Die Leitungen befördern das, was heute im Konzern zählt: Daten. Alles in dieser Fabrik ist vernetzt; „advanced manufacturing“ nennen sie das bei GE.

Programmierer oder Hilfsarbeiter

Es ist eine Welt, in der Drehmomentschlüssel für die handtellergroßen Bolzen keine 40 Pfund mehr wiegen, sondern an Roboterarmen von der Decke hängen, einen Touchscreen haben, zwölf Schrauben auf einmal zum richtigen Druckpunkt bringen können. Eine Welt, in der der Arbeiter nur noch das Gaspedal drücken muss. Eine Welt auch, die zwar nie ganz ohne Fett, Schmiere und dreckige Kittel auskommen wird, die aber ihrem Ende entgegenproduziert. Schon in der nächsten Ausbaustufe sollen in Grove City Cipollas 3-D-Drucker eingesetzt werden. Bald schon könnten sich dann die Roboter ihre eigenen Ersatzteile herstellen oder verschlissene Achsen selbst wieder aufbauen.
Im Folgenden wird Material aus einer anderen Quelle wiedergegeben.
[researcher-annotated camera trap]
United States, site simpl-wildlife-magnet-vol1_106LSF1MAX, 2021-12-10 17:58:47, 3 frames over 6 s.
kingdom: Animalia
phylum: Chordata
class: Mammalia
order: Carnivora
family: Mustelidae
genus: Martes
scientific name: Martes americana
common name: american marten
Irgendwann braucht es den Menschen dann nur noch, um die Maschinen zu programmieren – oder für letzte Hilfsarbeiten. „Wir suchen heute nach höher gebildeten Mitarbeitern“, sagt Chefingenieur Bryce Poland. „Es genügt nicht mehr, technisch versiert zu sein. Man braucht IT-Kenntnisse, um die Motoren zu reparieren. Man muss coden können.“

Warum sollten wir Programmieren als Schulfach einführen?
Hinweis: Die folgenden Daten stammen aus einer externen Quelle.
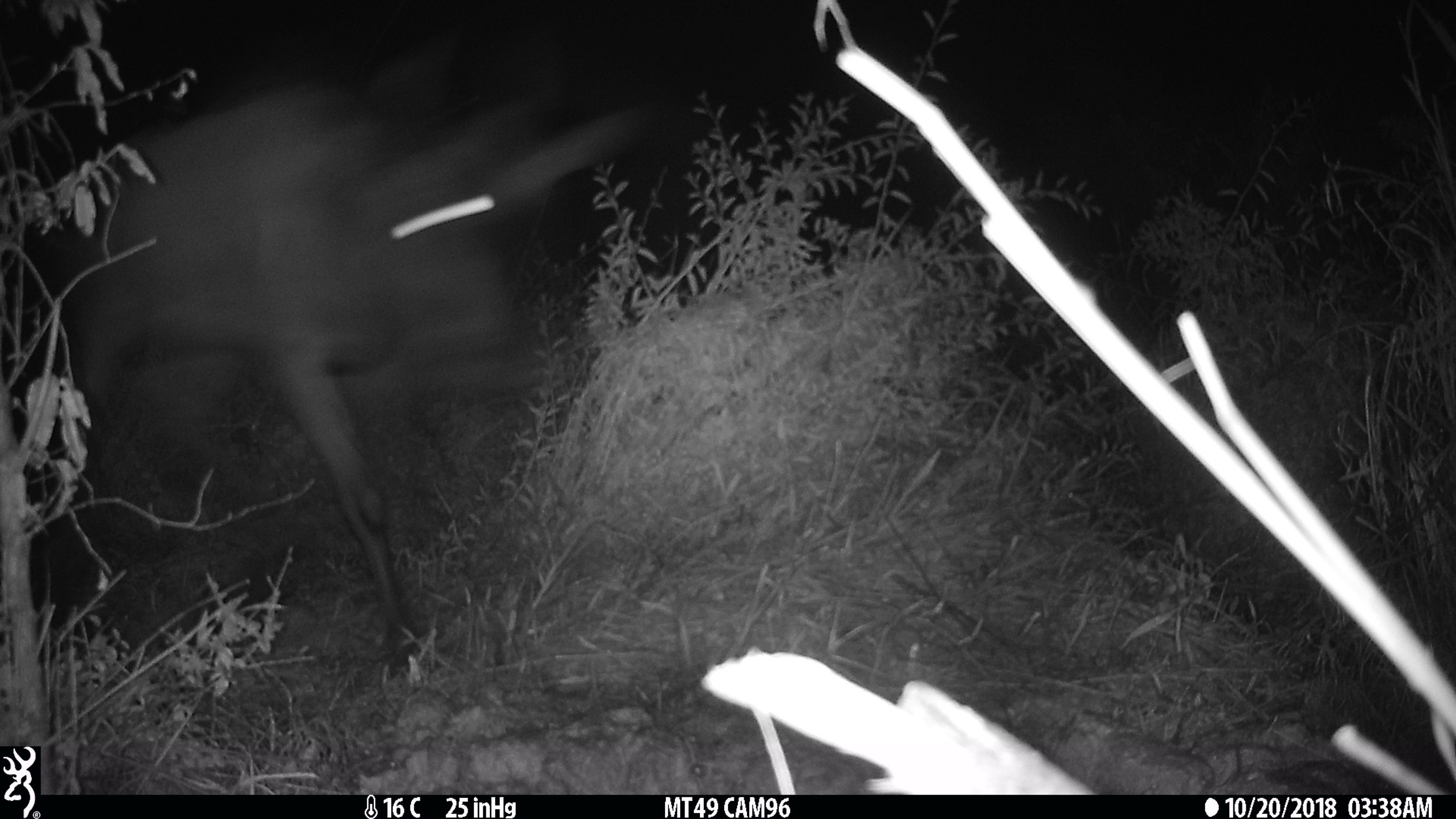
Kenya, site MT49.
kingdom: Animalia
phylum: Chordata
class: Mammalia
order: Artiodactyla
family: Bovidae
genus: Damaliscus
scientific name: Damaliscus lunatus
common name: topi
Topi (Damaliscus lunatus).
75 Prozent der weltweit verkauften Roboter gehen heute in fünf Länder: China, Japan, Korea, Deutschland und die USA. Und dort verbreiten sie, was schon der Ökonom John Maynard Keynes beschrieben hat, als er von „technischer Arbeitslosigkeit“ sprach. Selbst im westlichen Industrieland, das wohl am besten durch den bisherigen Wandel gekommen ist – Deutschland –, sinkt die Zahl der in der Industrie beschäftigten Menschen seit Jahren kontinuierlich.

47 Prozent aller Arbeitsplätze in den USA, so haben es vor einiger Zeit die Oxford-Ökonomen Carl Frey und Michael Osborne errechnet, sind inzwischen potenziell automatisierbar. In Europa sieht es nicht viel besser aus. Betroffen sind nahezu alle Branchen, Männerberufe eher als typische Frauenjobs, Industriearbeitsplätze eher als spezialisiertes Handwerk. Vor allem aber trifft es erstmals nicht nur Niedriglöhner, sondern die Mittelschicht. Eben jene Klientel also, auf die Dörfer, Städte, ja ganze Länder ihr Geschäftsmodell ausgerichtet haben, weil sie konsumieren und Steuern zahlen. Was wäre Stuttgart ohne den Daimler? Erlangen ohne Siemensianer? Salzgitter ohne Stahl? Wie Bochum ohne Kohlekumpel – und das war eine Katastrophe.

"Trump will Jobs retten, in dem er den Handel einschränkt"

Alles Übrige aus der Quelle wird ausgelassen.